Uno studio condotto da TUI Musement in Spagna, Italia e Regno Unito ha rivelato che quasi la metà degli intervistati della Gen Z indica TikTok come fonte di ispirazione per i viaggi. Questo supera i consigli tradizionali di amici e familiari, che si fermano al 43%. I contenuti visivi e in formato breve stanno diventando sempre più influenti per chi cerca nuove destinazioni e attività.
L’influenza di TikTok e Instagram sulle scelte di viaggio
Secondo TUI Musement, più di quattro viaggiatori su dieci hanno dichiarato che la visione di un post o di un video virale li ha portati a prenotare un viaggio o a partecipare a un’attività. Questa tendenza è particolarmente marcata tra i millennial, al 52%, rispetto alla Gen Z, al 50%.
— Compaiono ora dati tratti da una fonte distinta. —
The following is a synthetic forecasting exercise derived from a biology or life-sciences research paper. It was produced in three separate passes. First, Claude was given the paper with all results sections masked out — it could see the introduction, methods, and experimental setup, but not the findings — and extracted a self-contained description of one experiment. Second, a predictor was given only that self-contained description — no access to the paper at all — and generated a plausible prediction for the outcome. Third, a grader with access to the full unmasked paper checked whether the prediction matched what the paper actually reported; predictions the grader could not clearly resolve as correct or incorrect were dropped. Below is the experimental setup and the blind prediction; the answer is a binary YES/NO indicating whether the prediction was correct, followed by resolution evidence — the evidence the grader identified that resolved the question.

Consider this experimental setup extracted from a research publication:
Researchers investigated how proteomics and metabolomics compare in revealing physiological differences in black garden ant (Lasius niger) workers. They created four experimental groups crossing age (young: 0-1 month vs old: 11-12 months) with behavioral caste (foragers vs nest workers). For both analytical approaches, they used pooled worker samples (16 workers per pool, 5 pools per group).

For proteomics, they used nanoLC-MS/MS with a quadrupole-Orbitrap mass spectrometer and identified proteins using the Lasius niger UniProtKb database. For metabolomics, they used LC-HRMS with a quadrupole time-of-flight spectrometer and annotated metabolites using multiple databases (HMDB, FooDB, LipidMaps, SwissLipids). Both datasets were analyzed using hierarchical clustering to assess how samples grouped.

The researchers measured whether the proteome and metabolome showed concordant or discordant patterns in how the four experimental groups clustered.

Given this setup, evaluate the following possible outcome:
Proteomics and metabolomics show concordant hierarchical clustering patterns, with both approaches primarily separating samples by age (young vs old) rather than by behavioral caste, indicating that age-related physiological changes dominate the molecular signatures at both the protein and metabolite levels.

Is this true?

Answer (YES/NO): NO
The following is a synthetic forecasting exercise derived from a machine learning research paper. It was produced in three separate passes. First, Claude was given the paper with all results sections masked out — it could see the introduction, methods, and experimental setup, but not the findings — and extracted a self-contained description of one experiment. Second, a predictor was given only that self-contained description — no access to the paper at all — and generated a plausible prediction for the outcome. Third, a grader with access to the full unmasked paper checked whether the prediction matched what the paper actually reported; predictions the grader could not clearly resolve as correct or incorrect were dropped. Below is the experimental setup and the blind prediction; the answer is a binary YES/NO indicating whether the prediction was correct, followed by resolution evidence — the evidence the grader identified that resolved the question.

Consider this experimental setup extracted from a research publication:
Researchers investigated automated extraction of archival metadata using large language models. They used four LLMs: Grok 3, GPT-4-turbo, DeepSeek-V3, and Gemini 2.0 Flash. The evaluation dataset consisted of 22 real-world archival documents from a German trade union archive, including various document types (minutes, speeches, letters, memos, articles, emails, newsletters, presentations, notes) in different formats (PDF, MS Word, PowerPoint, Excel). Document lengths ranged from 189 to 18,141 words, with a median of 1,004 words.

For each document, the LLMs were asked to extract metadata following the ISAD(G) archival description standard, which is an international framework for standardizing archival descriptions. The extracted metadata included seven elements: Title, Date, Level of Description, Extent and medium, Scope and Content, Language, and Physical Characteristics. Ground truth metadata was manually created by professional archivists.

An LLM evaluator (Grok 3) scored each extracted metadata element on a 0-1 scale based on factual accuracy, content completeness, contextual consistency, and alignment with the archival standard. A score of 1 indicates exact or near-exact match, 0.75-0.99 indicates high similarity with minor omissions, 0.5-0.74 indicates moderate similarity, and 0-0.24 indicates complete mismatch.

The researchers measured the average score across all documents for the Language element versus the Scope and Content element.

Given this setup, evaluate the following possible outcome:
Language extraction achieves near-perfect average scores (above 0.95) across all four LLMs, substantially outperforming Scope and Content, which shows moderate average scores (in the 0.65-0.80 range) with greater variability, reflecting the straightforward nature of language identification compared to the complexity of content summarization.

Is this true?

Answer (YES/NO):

Gli influencer hanno anch’essi un forte peso: il 43% degli intervistati afferma che i creator che segue contribuiscono a decidere dove andare e cosa fare all’estero.
Mirco Fiumene, Managing Director Experiences & CMO di TUI Musement, ha dichiarato: “Oggi una singola immagine o un singolo video possono ispirare un viaggio e abbiamo aumentato costantemente la nostra attenzione su come raggiungere e coinvolgere al meglio il nostro pubblico attraverso piattaforme come Instagram e TikTok.”
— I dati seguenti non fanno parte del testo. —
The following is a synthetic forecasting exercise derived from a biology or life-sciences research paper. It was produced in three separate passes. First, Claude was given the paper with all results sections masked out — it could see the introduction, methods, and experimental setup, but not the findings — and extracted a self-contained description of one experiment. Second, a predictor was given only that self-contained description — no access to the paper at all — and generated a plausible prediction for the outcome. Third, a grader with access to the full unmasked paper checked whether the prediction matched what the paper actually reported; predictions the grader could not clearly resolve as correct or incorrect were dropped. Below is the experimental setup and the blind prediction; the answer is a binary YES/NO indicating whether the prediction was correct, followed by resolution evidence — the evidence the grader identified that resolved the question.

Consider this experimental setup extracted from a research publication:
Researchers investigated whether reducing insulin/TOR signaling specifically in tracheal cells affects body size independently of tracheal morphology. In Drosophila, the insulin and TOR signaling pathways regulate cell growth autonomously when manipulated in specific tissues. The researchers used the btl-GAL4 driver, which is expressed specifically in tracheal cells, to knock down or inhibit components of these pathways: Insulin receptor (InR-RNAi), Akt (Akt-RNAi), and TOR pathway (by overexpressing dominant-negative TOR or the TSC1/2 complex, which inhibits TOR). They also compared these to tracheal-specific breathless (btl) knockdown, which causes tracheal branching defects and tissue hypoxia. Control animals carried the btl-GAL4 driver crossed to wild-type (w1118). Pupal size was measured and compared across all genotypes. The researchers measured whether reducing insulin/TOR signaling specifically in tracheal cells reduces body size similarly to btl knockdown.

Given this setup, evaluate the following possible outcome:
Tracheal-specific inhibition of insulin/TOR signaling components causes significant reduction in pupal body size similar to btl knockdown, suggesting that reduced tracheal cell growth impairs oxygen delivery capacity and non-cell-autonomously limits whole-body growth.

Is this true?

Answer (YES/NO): NO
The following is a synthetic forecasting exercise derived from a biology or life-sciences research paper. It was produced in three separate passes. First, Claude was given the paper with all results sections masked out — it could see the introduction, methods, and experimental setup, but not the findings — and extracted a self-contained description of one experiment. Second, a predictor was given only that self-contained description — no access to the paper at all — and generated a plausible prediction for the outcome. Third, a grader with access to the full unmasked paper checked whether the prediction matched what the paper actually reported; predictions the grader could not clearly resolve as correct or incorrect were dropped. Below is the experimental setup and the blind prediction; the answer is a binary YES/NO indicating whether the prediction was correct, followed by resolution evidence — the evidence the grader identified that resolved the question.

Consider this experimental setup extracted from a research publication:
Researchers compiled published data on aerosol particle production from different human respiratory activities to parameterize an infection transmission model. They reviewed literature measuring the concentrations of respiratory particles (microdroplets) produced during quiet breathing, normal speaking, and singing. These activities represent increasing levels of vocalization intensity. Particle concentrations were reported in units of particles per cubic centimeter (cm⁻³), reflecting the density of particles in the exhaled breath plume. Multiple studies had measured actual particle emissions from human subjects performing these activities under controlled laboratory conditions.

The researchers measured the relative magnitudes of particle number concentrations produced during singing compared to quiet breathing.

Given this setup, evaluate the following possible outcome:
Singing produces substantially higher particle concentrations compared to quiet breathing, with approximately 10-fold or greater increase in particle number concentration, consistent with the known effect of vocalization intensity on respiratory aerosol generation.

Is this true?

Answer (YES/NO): YES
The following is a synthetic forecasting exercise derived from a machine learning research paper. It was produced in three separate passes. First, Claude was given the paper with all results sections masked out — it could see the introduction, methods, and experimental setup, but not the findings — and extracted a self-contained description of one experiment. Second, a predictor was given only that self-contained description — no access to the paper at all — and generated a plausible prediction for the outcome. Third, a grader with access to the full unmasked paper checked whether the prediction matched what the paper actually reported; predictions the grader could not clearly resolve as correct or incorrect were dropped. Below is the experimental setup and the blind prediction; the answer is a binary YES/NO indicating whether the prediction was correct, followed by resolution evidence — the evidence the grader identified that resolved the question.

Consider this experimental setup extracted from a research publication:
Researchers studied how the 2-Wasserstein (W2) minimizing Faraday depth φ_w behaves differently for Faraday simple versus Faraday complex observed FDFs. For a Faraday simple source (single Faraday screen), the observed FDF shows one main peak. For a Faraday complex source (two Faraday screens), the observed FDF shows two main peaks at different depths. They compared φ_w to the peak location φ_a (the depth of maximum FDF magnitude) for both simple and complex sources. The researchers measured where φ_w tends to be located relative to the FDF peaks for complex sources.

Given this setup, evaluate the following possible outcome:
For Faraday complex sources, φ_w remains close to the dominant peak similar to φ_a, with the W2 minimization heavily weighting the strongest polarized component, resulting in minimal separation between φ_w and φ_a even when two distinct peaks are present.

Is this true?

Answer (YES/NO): NO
L’impatto dei social media sulle esperienze di vacanza
L’influenza dei social media non si esaurisce con la scelta della destinazione. Nell’era dello scroll infinito, la pressione per scattare la foto perfetta delle vacanze incide su come le persone condividono le proprie esperienze. Oltre un terzo dei viaggiatori sente il bisogno di far sembrare i propri viaggi più entusiasmanti sui social. Tra la Gen Z, la quota sale a quasi la metà, al 45%.
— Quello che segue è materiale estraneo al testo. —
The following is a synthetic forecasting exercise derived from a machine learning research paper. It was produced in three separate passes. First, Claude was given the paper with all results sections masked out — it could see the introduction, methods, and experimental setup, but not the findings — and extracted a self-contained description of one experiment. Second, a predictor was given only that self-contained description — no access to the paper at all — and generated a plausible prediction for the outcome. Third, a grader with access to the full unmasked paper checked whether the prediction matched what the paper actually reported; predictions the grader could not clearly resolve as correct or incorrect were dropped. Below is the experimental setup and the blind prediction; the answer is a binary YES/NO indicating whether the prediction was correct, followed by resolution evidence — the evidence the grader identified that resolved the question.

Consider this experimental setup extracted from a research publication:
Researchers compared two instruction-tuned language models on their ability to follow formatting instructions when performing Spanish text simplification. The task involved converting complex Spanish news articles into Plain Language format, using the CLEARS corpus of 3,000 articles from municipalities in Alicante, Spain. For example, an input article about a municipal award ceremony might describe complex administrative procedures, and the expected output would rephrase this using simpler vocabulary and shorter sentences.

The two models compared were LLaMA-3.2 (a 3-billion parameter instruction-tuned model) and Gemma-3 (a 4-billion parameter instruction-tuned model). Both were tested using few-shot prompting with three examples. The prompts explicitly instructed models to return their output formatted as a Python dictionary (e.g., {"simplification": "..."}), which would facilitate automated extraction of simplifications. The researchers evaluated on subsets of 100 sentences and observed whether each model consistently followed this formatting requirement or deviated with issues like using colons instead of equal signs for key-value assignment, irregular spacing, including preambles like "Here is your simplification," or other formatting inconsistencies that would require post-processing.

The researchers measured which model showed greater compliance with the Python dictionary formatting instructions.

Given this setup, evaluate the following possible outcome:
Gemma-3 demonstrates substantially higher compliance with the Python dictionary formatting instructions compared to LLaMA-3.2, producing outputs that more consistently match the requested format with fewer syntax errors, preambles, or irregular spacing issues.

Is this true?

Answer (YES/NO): YES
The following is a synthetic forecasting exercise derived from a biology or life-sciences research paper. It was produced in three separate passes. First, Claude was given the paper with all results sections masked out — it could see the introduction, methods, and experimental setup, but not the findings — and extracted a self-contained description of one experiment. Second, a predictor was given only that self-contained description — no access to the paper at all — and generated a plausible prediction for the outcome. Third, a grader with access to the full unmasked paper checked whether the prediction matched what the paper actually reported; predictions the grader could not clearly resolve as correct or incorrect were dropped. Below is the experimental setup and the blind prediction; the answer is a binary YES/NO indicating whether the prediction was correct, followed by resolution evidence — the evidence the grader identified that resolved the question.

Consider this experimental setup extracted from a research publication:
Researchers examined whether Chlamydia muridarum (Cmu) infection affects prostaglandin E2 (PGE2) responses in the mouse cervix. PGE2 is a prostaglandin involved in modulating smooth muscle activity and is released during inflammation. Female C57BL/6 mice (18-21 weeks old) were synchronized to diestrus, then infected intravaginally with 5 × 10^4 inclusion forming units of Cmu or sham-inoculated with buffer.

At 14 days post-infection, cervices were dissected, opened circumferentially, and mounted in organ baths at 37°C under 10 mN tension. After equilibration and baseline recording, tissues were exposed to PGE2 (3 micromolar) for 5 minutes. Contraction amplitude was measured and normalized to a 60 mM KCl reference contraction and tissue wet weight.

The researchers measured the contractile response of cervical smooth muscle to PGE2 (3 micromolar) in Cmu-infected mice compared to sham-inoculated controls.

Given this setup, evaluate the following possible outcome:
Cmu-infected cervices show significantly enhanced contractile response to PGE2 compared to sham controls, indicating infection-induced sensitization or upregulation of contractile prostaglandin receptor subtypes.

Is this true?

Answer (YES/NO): NO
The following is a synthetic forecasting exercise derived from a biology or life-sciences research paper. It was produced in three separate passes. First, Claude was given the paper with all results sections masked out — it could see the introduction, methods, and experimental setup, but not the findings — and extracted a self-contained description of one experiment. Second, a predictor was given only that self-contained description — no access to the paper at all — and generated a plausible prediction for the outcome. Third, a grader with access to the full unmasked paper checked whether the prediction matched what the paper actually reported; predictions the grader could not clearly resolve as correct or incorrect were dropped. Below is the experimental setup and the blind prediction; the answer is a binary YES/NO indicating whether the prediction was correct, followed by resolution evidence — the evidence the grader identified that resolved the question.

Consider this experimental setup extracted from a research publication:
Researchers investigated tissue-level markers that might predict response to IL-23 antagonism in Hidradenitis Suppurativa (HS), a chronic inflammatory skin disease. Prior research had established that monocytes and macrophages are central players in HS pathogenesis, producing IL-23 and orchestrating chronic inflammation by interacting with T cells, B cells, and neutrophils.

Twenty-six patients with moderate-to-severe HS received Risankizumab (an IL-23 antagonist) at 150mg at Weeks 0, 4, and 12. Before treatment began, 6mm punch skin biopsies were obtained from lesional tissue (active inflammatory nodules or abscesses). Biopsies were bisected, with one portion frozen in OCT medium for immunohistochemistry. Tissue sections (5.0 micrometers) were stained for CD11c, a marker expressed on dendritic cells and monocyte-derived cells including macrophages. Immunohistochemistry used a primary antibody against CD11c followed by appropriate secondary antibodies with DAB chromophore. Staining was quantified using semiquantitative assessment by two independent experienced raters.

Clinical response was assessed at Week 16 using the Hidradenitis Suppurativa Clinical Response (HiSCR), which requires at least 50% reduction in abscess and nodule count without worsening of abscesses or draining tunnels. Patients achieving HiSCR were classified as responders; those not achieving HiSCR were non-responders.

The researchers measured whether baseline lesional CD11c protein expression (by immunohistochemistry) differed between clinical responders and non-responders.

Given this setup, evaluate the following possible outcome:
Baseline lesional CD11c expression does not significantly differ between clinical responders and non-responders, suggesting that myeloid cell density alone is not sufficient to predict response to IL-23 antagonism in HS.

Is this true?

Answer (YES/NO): NO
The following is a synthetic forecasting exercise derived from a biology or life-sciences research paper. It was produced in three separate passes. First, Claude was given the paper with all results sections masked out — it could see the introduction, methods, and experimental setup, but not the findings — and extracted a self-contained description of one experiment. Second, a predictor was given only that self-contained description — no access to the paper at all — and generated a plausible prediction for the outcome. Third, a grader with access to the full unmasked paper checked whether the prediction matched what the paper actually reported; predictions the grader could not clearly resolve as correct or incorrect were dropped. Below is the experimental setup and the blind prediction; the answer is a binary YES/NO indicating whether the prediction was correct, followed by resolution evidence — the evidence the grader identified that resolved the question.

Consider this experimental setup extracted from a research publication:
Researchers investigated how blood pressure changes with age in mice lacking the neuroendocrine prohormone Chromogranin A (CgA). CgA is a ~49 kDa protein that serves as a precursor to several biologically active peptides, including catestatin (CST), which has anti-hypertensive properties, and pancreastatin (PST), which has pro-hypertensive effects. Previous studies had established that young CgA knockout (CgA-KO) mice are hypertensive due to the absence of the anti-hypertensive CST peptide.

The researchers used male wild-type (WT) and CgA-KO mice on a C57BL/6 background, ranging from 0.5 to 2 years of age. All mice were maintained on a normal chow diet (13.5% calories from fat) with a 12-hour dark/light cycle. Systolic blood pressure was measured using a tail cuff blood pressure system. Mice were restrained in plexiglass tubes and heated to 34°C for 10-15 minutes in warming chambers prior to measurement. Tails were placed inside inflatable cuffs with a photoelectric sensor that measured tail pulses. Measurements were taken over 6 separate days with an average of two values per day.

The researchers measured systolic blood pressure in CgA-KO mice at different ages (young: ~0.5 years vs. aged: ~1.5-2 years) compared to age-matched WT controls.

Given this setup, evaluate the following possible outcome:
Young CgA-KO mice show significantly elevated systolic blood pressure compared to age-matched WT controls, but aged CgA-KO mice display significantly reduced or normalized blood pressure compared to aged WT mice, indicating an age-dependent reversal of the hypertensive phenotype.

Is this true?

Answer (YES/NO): YES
Per alcuni, la ricerca del post perfetto influisce anche sulle attività scelte. Quasi quattro viaggiatori su dieci hanno dichiarato di aver visitato un’attrazione turistica principalmente per scattare una foto o registrare un video. Il 37% ha aggiunto che, almeno occasionalmente, preferisce andare in luoghi resi famosi da Instagram piuttosto che scoprire i tesori nascosti meno conosciuti di una destinazione.
La pressione per la foto perfetta
La pressione per scattare la foto perfetta sta cambiando il modo in cui le persone vivono le proprie vacanze. Molti viaggiatori sentono il bisogno di far sembrare le loro esperienze più entusiasmanti sui social media. Questo fenomeno è particolarmente evidente tra i giovani della Gen Z, dove quasi la metà dei viaggiatori sente questa pressione.
La ricerca del post perfetto influisce anche sulle attività scelte durante il viaggio. Quasi quattro viaggiatori su dieci hanno dichiarato di aver visitato un’attrazione turistica principalmente per scattare una foto o registrare un video. Questo dimostra come i social media stiano influenzando non solo la scelta della destinazione, ma anche le attività svolte durante il viaggio.